[Description of the task]: What you return should be only the lines in the entries below between the one holding "Молодой человек сделать" and the one holding "Eres la tortilla de mis tacos...", ends included, with every picture left out.

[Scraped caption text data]
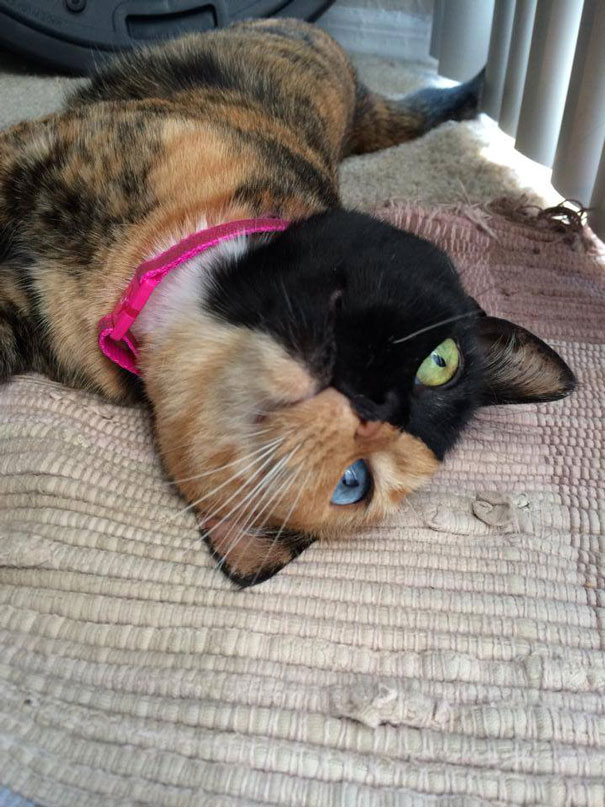 two-faced-chimera-cat-venus-30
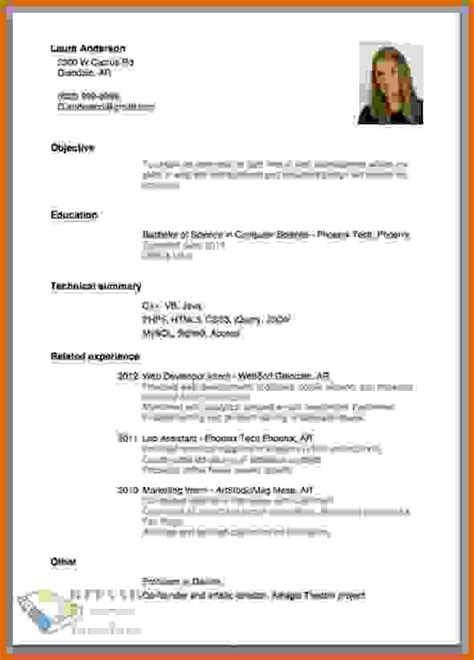 professional resume and cv writing 8 how to make professional resume lease template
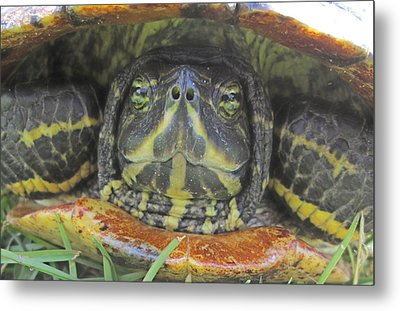 Metal Print featuring the photograph Peek A Boo by Judith Morris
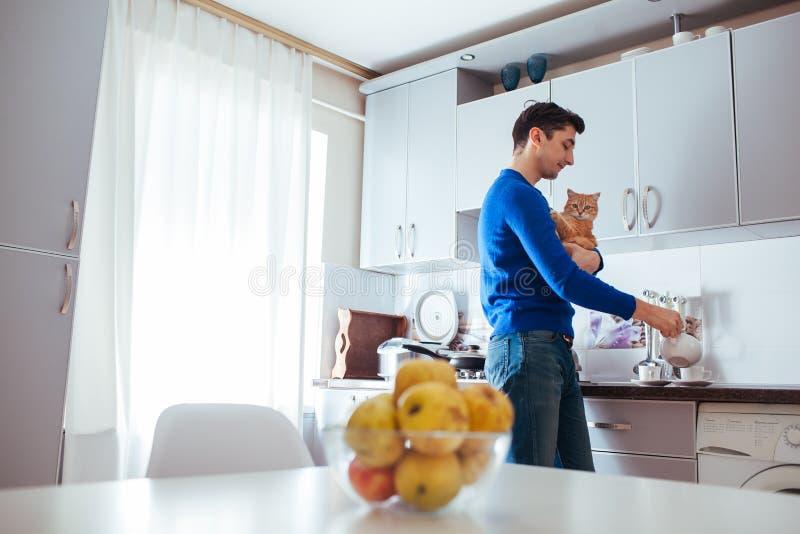 Молодой человек сделать чай на кухне с котом стоковые фотографии rf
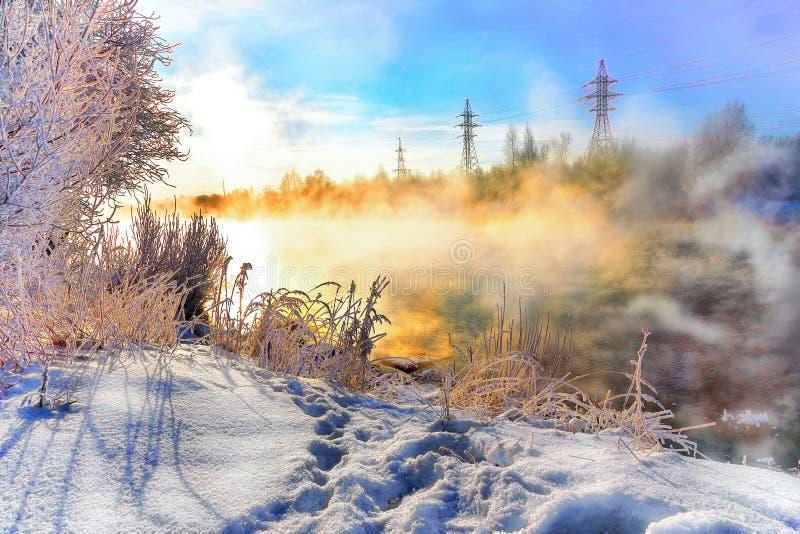 De winterzonsopgang in mist over een koude die rivier door bomen en sneeuw wordt omringd stock foto's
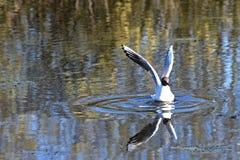 Seagull bird water Royalty Free Stock Photos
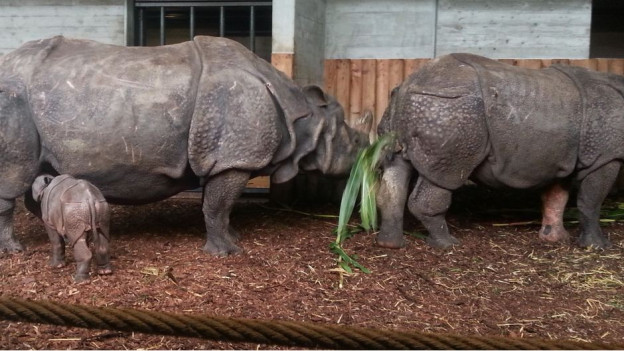 Die Nashorn-Familie im Basler Zolli.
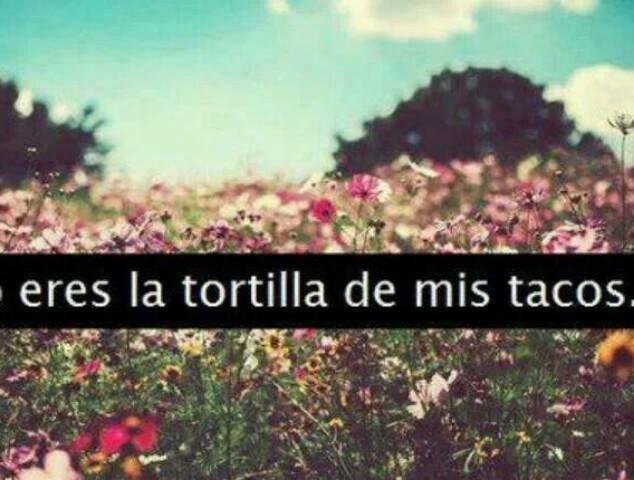Eres la tortilla de mis tacos...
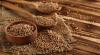 Аграрії збільшують площі під гречкою через зростаючий попит Рис.1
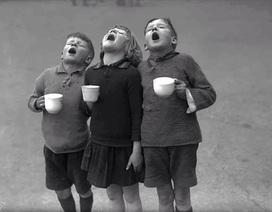 Hình ảnh kể về tuổi thơ một thời nghèo khó nhưng kỳ diệu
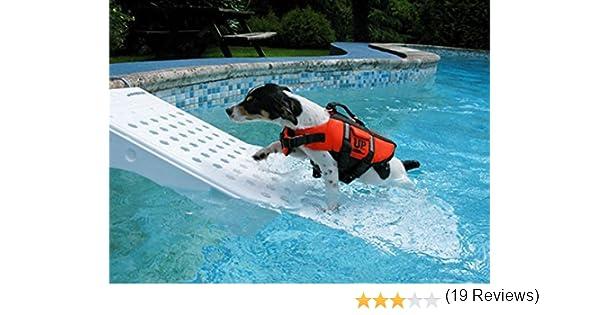 Padamed skamper Rampa de Longitud – Seguro y sin estrés el Agua – 106 X 33 X 16 cm: Amazon.es: Productos para mascotas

[Answer to the exercise]:
 Молодой человек сделать чай на кухне с котом стоковые фотографии rf
 De winterzonsopgang in mist over een koude die rivier door bomen en sneeuw wordt omringd stock foto's
 Seagull bird water Royalty Free Stock Photos
 Die Nashorn-Familie im Basler Zolli.
Eres la tortilla de mis tacos...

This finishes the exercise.